(Rows from a spatial reasoning dataset)
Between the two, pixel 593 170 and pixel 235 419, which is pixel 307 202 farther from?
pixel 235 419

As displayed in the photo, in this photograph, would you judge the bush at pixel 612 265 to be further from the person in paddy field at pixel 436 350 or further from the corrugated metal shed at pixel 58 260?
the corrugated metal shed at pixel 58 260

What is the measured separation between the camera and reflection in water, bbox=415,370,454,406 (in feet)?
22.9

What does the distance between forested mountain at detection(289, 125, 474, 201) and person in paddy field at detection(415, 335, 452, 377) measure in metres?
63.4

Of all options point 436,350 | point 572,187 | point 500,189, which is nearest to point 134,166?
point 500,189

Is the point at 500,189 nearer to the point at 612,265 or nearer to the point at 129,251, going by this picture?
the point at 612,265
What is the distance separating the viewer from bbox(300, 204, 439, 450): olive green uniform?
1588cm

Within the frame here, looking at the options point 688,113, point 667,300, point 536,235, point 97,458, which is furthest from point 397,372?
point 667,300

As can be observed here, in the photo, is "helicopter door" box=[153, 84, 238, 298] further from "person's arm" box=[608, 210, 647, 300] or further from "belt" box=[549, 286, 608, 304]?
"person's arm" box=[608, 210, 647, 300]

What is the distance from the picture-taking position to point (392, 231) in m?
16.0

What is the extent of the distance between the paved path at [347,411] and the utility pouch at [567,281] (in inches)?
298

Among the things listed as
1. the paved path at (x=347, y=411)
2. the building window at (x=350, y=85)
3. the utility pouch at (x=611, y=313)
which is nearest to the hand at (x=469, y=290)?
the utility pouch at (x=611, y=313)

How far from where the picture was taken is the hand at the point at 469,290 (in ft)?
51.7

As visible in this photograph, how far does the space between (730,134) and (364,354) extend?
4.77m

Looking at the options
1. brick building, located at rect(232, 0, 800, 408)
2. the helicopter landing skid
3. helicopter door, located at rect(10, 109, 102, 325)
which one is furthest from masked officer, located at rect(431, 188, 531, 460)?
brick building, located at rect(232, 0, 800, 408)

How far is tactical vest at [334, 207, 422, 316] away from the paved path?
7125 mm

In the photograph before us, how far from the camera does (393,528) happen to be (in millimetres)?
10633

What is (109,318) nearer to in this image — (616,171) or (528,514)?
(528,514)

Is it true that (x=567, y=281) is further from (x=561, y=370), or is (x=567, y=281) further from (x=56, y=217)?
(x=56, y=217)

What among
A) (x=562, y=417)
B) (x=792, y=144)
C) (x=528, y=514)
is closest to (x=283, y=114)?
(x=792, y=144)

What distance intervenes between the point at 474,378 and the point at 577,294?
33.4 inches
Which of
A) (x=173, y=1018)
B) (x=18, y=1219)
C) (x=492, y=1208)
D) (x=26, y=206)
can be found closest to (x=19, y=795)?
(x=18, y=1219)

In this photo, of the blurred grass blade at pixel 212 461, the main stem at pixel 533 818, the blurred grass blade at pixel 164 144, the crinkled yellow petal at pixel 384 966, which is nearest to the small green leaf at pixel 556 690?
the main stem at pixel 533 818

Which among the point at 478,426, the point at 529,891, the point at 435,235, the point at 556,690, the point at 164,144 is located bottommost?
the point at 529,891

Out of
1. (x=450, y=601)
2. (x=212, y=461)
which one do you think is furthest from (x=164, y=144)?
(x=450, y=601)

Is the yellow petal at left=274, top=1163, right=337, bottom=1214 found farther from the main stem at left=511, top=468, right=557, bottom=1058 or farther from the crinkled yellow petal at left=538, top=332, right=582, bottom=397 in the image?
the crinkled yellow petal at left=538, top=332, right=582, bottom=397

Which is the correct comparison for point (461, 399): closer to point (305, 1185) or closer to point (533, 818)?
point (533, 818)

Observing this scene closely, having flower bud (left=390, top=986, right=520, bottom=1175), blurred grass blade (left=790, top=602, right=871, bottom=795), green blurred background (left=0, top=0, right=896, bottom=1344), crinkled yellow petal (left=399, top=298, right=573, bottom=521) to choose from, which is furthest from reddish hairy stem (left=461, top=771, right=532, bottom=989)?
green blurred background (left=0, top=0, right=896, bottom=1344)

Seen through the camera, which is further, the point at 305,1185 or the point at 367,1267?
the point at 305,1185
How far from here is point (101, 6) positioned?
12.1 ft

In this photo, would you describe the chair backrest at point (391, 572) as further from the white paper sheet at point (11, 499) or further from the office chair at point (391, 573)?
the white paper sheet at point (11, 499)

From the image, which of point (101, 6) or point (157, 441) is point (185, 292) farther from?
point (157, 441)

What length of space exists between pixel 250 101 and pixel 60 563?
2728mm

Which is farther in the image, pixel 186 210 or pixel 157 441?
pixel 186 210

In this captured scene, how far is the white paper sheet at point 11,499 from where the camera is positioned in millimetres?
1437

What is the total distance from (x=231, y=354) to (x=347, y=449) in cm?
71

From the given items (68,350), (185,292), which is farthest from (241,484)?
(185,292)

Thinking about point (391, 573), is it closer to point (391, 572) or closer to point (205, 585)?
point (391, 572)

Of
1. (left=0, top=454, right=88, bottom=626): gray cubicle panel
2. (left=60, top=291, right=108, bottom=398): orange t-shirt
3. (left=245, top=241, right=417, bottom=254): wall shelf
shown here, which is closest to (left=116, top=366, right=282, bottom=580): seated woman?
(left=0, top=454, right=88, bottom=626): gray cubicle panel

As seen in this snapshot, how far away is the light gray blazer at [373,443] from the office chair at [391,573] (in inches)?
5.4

> Exercise requirements: Rewrite the data from the line containing "Among the things listed as" up to and including the line containing "33.4 inches", changing "paved path" to "paved walkway" and keeping everything else the same.

> Task solution:
Among the things listed as
1. the paved walkway at (x=347, y=411)
2. the building window at (x=350, y=85)
3. the utility pouch at (x=611, y=313)
which is nearest to the hand at (x=469, y=290)?
the utility pouch at (x=611, y=313)

How far from where the picture was taken is the hand at the point at 469,290 (in ft)?
51.7

As visible in this photograph, how far does the space between (730,134) and (364,354) extend?
4.77m

Looking at the options
1. brick building, located at rect(232, 0, 800, 408)
2. the helicopter landing skid
3. helicopter door, located at rect(10, 109, 102, 325)
which one is furthest from masked officer, located at rect(431, 188, 531, 460)?
brick building, located at rect(232, 0, 800, 408)

How far is tactical vest at [334, 207, 422, 316] away from the paved walkway?
7125 mm

In the photograph before us, how far from the camera does (393,528) happen to be (in millimetres)?
10633

What is (109,318) nearer to in this image — (616,171) or (528,514)?
(528,514)

Is it true that (x=567, y=281) is further from (x=561, y=370), or is (x=567, y=281) further from (x=56, y=217)?
(x=56, y=217)

What among
A) (x=562, y=417)
B) (x=792, y=144)
C) (x=528, y=514)
is closest to (x=283, y=114)?
(x=792, y=144)

What distance intervenes between the point at 474,378 and the point at 577,294?
33.4 inches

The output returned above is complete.